*What to do*. Search the entries for the word "United". Copy every line that holds it.

*Record set*.
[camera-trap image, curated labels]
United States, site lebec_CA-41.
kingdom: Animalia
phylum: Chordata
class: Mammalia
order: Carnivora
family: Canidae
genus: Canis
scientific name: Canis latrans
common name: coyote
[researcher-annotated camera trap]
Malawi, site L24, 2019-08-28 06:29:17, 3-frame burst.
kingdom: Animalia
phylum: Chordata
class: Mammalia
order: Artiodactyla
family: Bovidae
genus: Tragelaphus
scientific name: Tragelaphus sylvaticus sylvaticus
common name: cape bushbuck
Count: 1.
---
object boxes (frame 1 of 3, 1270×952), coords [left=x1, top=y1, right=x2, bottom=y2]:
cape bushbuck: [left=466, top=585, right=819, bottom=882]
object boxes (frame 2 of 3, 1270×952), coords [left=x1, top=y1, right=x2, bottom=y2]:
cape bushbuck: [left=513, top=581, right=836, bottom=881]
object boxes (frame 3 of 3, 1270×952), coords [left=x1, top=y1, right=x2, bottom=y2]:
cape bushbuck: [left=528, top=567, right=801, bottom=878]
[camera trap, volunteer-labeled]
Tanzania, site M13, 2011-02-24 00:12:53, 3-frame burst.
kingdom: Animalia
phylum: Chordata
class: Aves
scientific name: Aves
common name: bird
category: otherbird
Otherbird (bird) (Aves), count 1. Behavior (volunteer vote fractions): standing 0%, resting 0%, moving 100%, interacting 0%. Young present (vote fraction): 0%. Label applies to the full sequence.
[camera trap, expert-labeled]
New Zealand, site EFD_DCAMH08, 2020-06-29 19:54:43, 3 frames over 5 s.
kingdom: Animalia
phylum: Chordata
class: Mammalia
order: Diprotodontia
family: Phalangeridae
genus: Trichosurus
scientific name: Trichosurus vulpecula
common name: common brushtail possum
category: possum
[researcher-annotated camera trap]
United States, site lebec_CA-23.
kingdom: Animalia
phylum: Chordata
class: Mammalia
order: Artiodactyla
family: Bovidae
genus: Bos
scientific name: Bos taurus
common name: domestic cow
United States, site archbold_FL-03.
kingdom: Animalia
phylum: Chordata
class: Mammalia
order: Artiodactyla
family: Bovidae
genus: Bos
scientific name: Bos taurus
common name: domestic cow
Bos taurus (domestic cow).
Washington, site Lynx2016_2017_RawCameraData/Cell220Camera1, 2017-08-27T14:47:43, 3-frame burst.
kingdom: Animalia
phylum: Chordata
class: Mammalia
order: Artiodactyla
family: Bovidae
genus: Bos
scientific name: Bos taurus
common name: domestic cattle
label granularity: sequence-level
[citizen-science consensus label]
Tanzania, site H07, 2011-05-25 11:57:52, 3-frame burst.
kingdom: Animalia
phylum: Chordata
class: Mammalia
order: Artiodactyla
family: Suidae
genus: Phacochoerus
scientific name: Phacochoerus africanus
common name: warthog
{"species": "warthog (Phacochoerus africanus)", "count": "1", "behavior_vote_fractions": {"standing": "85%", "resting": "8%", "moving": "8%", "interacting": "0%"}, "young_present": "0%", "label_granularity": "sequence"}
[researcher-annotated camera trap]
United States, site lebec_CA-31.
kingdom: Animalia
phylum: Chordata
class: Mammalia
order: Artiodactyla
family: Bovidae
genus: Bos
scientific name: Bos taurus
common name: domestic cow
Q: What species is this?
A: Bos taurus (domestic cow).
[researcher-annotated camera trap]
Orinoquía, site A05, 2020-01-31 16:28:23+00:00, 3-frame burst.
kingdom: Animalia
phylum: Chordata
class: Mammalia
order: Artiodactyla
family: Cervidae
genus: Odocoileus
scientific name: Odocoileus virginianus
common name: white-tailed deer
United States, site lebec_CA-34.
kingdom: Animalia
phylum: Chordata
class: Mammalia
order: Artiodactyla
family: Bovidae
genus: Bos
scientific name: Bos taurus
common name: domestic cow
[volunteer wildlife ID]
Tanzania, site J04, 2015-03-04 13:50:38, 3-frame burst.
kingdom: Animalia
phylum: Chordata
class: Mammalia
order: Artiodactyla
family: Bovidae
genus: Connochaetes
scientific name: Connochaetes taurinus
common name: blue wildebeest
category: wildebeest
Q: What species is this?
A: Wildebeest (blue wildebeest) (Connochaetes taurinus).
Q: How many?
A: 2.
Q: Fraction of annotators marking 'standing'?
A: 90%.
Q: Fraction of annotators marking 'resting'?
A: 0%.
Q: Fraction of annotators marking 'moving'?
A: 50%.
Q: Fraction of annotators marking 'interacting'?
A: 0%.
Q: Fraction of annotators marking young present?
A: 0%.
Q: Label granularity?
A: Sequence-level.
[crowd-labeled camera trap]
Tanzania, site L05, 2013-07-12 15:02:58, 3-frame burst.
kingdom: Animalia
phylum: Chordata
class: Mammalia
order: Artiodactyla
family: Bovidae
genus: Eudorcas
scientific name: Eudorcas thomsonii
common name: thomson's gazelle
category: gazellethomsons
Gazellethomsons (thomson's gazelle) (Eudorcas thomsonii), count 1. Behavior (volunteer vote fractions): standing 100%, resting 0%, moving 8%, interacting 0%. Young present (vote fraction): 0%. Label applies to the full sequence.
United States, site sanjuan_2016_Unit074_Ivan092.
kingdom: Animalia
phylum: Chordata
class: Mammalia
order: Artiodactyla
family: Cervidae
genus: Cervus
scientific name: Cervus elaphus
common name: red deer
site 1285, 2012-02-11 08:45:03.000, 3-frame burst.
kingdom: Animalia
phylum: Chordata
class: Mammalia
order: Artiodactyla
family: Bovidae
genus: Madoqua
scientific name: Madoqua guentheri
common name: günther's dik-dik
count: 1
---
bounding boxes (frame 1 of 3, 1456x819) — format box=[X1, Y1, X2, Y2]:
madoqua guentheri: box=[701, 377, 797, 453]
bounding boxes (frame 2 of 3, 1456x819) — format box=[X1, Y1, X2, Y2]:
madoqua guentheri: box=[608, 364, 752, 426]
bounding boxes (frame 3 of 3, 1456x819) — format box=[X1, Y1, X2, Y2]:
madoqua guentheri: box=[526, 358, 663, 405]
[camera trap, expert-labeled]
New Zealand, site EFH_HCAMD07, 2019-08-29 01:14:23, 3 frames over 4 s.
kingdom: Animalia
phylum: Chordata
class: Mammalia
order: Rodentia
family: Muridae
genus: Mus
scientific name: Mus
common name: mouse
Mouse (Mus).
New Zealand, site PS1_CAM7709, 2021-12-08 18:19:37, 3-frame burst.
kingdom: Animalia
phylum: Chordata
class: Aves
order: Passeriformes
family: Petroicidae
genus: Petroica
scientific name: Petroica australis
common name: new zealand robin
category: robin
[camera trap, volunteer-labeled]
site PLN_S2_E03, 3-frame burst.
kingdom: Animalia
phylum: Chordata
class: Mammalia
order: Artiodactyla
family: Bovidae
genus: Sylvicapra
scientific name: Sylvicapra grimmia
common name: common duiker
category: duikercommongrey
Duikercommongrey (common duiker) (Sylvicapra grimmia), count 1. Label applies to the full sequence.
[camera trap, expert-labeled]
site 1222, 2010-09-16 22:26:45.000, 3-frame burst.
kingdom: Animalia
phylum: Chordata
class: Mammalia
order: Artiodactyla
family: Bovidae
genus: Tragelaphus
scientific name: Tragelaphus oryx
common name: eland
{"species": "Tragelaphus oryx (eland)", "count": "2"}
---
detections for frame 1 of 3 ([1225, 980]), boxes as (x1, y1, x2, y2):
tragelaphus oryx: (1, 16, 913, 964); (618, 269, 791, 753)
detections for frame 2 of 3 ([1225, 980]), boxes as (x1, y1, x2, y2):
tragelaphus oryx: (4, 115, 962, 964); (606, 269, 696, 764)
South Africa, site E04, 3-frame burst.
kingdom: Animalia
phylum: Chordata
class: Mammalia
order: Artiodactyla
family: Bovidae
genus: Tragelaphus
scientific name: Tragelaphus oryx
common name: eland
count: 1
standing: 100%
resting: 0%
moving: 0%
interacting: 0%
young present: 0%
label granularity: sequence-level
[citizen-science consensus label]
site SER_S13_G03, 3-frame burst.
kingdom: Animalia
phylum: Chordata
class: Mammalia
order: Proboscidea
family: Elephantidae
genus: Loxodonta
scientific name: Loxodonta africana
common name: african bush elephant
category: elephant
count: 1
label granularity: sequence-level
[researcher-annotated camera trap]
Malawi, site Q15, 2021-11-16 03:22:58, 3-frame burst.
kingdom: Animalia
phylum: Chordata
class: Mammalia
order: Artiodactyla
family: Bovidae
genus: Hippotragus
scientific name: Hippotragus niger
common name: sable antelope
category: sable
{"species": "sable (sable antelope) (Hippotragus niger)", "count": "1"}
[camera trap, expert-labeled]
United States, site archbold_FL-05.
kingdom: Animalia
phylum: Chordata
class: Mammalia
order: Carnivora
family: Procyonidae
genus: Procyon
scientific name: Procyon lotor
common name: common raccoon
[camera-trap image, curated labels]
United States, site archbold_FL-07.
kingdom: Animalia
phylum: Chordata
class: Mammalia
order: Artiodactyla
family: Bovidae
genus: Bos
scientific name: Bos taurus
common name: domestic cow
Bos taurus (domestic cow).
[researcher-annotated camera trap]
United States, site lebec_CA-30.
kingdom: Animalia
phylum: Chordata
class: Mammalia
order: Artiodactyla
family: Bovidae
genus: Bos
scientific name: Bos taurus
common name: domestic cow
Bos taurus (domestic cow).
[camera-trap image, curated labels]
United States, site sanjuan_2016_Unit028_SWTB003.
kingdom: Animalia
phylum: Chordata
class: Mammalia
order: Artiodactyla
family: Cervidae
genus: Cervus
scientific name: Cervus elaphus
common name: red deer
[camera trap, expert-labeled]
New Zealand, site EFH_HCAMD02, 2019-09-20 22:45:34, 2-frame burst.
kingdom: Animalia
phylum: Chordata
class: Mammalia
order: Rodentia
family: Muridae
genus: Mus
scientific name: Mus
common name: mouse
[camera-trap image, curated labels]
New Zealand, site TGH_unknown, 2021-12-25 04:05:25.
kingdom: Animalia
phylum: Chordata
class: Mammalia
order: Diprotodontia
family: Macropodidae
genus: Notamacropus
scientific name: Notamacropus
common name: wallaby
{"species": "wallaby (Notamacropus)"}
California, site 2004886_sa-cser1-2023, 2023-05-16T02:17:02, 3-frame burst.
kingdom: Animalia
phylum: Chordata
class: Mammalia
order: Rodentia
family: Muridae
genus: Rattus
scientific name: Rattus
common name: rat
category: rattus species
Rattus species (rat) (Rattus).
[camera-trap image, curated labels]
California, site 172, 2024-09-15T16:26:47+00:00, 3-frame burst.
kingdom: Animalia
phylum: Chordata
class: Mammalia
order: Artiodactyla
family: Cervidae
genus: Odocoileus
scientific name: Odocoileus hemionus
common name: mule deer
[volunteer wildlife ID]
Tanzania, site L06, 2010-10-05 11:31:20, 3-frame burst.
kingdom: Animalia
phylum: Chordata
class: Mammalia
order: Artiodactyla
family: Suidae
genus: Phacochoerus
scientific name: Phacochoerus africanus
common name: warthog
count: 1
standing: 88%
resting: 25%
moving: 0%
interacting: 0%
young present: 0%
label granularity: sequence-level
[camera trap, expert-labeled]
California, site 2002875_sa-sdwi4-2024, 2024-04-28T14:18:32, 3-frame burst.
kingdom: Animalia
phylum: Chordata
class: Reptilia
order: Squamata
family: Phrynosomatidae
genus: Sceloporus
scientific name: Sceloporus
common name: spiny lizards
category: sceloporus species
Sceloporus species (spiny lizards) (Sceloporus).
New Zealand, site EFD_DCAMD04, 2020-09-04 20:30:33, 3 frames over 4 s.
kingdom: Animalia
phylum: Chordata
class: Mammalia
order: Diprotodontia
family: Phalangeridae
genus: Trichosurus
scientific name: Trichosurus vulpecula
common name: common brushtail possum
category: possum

*Expected output*.
United States, site lebec_CA-41.
United States, site lebec_CA-23.
United States, site archbold_FL-03.
United States, site lebec_CA-31.
United States, site lebec_CA-34.
United States, site sanjuan_2016_Unit074_Ivan092.
United States, site archbold_FL-05.
United States, site archbold_FL-07.
United States, site lebec_CA-30.
United States, site sanjuan_2016_Unit028_SWTB003.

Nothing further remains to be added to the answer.